It’s like Photoshop’s Warp tool, but far more powerful. You’re not just smushing pixels around, but using AI to re-generate the underlying object. You can even rotate images as if they were 3D.
Share this story
No, it’s not over yet: the ability of AI tools to manipulate images continues to grow. The latest example is only a research paper for now, but a very impressive one, letting users simply drag elements of a picture to change their appearance.
This doesn’t sound too exciting on the face of it, but take a look at the examples below to get an idea of what this system can do.
Not only can you change the dimensions of a car or manipulate a smile into a frown with a simple click and drag, but you can rotate a picture’s subject as if it were a 3D model — changing the direction someone is facing, for example. One demo even shows the user adjusting the reflections on a lake and height of a mountain range with a few clicks.

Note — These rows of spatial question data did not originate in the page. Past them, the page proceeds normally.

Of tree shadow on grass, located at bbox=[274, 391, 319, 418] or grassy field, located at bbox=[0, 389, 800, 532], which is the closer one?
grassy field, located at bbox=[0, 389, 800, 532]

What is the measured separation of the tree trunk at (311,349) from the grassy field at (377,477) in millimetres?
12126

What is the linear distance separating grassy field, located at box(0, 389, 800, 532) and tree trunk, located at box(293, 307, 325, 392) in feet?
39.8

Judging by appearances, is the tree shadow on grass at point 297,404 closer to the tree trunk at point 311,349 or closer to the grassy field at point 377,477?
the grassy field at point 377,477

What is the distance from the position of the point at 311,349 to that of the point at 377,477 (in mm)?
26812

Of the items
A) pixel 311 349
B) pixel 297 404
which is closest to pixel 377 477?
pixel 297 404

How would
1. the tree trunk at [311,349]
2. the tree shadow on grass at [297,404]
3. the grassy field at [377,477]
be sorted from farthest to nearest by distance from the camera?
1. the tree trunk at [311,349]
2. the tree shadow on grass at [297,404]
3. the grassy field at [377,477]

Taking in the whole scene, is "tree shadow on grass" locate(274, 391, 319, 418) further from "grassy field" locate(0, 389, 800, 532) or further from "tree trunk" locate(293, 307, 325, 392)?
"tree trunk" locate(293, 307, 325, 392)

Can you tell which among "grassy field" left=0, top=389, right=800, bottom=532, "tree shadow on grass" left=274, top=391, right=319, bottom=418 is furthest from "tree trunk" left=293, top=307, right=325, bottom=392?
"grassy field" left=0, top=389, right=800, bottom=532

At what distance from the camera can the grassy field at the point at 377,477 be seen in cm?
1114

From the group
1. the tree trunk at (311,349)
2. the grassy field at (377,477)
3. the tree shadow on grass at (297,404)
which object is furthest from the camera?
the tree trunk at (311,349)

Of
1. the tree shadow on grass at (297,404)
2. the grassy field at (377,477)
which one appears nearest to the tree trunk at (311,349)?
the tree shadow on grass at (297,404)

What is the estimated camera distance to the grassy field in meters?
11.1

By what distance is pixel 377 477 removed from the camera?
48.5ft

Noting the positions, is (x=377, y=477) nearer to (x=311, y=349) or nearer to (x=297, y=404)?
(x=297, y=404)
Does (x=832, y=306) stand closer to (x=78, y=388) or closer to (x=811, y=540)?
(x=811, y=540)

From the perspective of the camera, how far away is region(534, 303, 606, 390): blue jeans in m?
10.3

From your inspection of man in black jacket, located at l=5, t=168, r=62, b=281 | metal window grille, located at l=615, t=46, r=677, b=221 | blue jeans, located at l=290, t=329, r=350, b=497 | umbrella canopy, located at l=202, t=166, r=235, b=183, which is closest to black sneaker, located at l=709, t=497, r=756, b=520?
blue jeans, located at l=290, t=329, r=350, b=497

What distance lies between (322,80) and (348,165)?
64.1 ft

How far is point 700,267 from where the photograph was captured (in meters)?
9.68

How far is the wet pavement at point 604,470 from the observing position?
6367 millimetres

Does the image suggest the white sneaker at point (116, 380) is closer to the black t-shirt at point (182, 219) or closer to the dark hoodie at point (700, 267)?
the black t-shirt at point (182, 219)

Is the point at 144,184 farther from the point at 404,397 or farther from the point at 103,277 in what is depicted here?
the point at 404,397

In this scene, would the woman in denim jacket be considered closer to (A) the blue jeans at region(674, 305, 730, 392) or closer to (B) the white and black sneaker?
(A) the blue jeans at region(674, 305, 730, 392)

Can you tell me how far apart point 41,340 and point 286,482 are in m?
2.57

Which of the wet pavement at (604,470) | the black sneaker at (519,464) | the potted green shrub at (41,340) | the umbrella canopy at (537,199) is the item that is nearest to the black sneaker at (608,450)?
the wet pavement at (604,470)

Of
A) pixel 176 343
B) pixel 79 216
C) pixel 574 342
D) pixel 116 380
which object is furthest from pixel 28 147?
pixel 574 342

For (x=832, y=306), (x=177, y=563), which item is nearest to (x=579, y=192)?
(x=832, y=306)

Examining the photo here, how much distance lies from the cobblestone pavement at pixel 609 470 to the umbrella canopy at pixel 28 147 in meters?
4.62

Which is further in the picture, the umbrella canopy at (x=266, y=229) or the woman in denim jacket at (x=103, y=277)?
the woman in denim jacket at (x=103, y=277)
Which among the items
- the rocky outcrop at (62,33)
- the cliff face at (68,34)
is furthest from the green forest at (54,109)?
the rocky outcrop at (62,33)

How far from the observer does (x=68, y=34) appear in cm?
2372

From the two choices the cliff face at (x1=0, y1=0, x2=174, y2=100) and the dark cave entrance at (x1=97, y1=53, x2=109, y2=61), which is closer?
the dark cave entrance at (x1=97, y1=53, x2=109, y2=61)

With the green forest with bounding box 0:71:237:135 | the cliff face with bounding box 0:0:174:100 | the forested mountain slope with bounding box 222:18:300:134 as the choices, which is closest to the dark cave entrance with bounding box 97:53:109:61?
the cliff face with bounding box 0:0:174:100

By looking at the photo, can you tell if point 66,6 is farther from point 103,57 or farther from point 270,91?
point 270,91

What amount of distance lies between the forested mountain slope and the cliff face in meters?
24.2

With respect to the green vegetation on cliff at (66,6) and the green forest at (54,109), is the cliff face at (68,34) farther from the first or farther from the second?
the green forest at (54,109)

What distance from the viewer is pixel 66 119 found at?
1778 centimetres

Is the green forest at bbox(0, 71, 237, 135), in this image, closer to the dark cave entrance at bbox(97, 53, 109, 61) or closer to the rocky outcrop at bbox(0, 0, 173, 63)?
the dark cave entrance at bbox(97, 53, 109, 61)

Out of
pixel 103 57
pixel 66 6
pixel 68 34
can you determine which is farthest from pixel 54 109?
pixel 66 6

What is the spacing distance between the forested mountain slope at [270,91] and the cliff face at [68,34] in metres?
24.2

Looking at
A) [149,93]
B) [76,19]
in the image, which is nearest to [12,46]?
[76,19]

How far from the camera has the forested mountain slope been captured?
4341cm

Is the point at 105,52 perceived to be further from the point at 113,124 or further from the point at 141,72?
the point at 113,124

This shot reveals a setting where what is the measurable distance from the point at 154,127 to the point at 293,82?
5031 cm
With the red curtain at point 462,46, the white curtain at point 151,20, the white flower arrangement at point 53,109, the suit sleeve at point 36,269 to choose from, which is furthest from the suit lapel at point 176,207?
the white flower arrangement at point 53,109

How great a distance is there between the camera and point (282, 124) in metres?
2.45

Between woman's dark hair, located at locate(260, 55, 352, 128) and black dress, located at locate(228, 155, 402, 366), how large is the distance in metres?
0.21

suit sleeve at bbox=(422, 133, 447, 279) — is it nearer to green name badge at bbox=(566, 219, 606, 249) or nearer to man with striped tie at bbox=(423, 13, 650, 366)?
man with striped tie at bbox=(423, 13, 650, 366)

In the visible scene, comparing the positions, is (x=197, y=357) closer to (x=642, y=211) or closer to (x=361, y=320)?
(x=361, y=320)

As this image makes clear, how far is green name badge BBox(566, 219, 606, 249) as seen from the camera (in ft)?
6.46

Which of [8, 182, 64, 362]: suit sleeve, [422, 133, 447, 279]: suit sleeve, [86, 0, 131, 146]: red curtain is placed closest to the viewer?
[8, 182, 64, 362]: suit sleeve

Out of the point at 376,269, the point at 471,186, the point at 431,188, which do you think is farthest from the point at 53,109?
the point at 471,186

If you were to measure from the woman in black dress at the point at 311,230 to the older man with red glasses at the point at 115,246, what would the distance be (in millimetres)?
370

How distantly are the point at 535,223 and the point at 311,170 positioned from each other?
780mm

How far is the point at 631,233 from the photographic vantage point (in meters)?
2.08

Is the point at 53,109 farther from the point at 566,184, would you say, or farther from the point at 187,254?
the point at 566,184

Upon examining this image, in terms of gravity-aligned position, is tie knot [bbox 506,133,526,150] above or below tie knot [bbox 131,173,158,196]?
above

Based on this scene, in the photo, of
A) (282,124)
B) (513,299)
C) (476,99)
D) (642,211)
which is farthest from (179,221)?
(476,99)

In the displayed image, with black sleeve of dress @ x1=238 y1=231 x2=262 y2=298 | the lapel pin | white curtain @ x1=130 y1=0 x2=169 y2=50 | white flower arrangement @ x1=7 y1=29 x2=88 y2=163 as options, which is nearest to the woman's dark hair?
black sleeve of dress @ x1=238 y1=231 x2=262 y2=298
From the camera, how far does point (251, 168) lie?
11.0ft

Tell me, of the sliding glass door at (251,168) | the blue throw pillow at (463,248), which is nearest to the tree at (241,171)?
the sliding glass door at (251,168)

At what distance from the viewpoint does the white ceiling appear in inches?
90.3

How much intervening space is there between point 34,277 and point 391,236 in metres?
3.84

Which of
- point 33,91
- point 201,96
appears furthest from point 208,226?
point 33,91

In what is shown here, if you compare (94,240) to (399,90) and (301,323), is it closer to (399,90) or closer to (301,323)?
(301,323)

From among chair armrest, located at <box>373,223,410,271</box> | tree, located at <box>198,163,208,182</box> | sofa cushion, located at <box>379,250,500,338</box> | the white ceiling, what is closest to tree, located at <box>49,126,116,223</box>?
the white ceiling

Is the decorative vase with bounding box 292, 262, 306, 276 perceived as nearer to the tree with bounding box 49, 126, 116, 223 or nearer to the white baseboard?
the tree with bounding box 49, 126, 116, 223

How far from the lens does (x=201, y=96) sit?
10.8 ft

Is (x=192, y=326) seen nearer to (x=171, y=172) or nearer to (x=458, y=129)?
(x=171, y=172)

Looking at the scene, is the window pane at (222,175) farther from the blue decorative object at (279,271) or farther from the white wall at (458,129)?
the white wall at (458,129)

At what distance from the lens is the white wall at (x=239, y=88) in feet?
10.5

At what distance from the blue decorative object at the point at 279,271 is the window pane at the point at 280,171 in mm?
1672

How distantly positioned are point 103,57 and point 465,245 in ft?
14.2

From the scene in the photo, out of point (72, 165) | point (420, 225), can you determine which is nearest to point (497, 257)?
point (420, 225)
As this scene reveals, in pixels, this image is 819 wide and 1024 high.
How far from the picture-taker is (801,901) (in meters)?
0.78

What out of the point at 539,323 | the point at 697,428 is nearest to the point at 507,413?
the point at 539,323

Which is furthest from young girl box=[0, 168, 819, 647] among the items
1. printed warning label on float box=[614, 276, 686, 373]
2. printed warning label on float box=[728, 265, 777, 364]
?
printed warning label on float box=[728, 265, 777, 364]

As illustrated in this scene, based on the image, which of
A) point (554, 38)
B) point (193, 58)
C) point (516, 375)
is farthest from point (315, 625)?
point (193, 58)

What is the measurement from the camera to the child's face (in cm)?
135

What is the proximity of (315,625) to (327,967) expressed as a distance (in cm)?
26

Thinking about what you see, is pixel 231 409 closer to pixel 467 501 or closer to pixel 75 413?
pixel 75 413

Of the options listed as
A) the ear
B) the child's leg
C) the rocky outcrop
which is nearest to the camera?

Here’s an overview on various subjects:
Here’s a closer look at landscape manipulation:
And just for fun, messing about with lions:
These videos come from the research team’s homepage, though this has been crashing due to the amount of traffic sent to the site by Twitter (mainly by user @_akhaliq, who does a fantastic job highlighting interesting AI papers and is well worth a follow if that interests you). You can also read the research paper on arXiv right here.
As the team responsible note, what’s really interesting about this work is not necessarily the image-manipulation per se, but the user interface. We’ve been able to use AI tools like GANs to generate realistic images for a while now, but most methods lack flexibility and precision. You can tell an AI image generator to “make a picture of a lion stalking through the savannah,” and you’ll get one, but it might not be the exact pose you want or need.
This model, named DragGAN, offers a clear solution to this. The interface is exactly the same as traditional image-warping, but rather than simply smudging and mushing existing pixels, the model generates the subject anew. As the researchers write: “[O]ur approach can hallucinate occluded content, like the teeth inside a lion’s mouth, and can deform following the object’s rigidity, like the bending of a horse leg.”
Obviously this is just a demo for now, and it’s impossible to evaluate the tech completely. (How realistic are the end images, for example? It’s hard to say based on the low res videos available.) But it’s another example of making image manipulation more accessible.